Source: Gottman Institute research (Shapiro, Gottman & Carrère, longitudinal study of newlywed couples, 2000); pattern replicated in later transition-to-parenthood research. Evidence type: peer-reviewed longitudinal research.

~73% cognitive labor

Mothers carry roughly 73% of the household's cognitive labor (the planning, anticipating, and remembering), vs. ~27% for partners.

Source: "Cognitive household labor: gender disparities and consequences for maternal mental health and wellbeing," Archives of Women's Mental Health (2024), survey of 322 mothers, using the Fair Play task framework. Evidence type: peer-reviewed survey research. Caveat: self-reported by mothers.

~1 in 10 partners

Roughly 1 in 10 new fathers and partners experience perinatal (prenatal/postpartum) depression.

Source: Paulson & Bazemore, meta-analysis of 43 studies, JAMA (2010), pooled estimate 10.4%; consistent with later meta-analyses (~8–9%). Evidence type: peer-reviewed meta-analysis.
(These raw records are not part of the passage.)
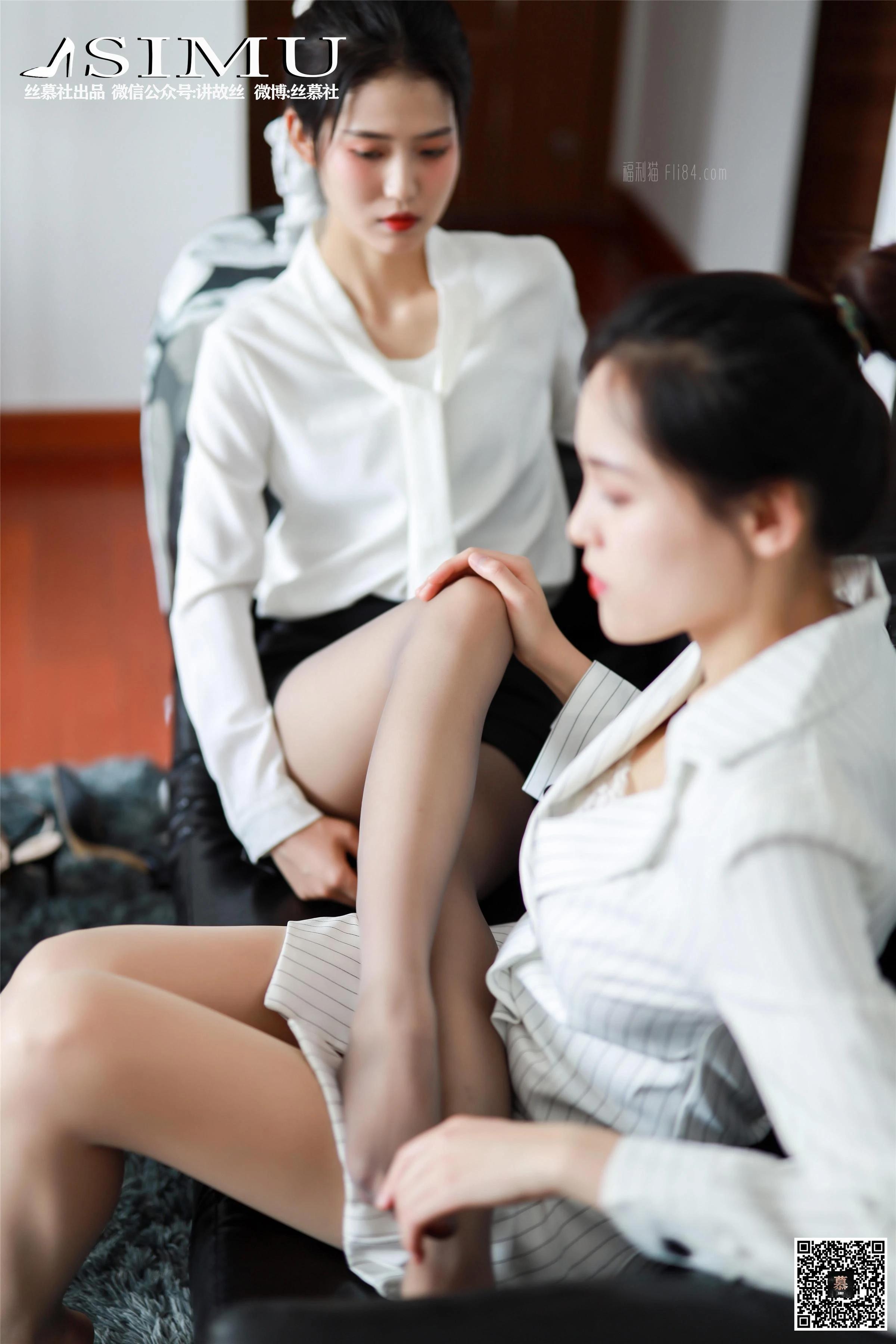 【丝慕写真系列】SM251《办公室里的两位秘书》[85P]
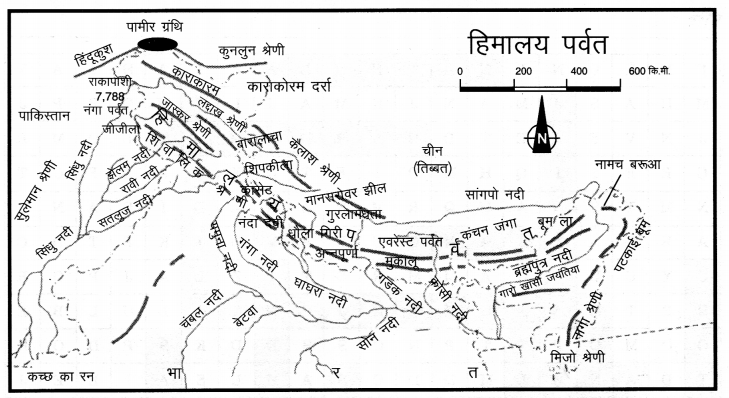 NCERT Solutions for Class 9 Social Science Geography Chapter 2 (Hindi Medium) 6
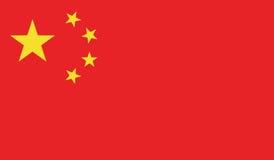Flagge der Porzellanikonenillustration Lizenzfreie Stockbilder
Note: presented as support information, not a marketing claim.

What this is / is NOT

This is not medical, legal, financial, or mental-health advice — confirm with your provider, a qualified professional, your insurer/HR.

Support (not care)

  • 988 (call/text 24/7)
  • National Maternal Mental Health Hotline: 1-833-TLC-MAMA (1-833-852-6262)
  • Crisis Text Line: text HOME to 741741
  • Postpartum Support International: 1-800-944-4773

Safety tools pending clinician review

Baby-safety materials are drafted from AAP / NHTSA / CDC / CPSC / Safe Kids and held for a licensed clinician's sign-off before publication; until then, labeled "pending clinician review." A real gate, not a marketing line.

Educational content only. Not medical, legal, or financial advice. Confirm specifics with your provider, a qualified professional, and your insurer/HR.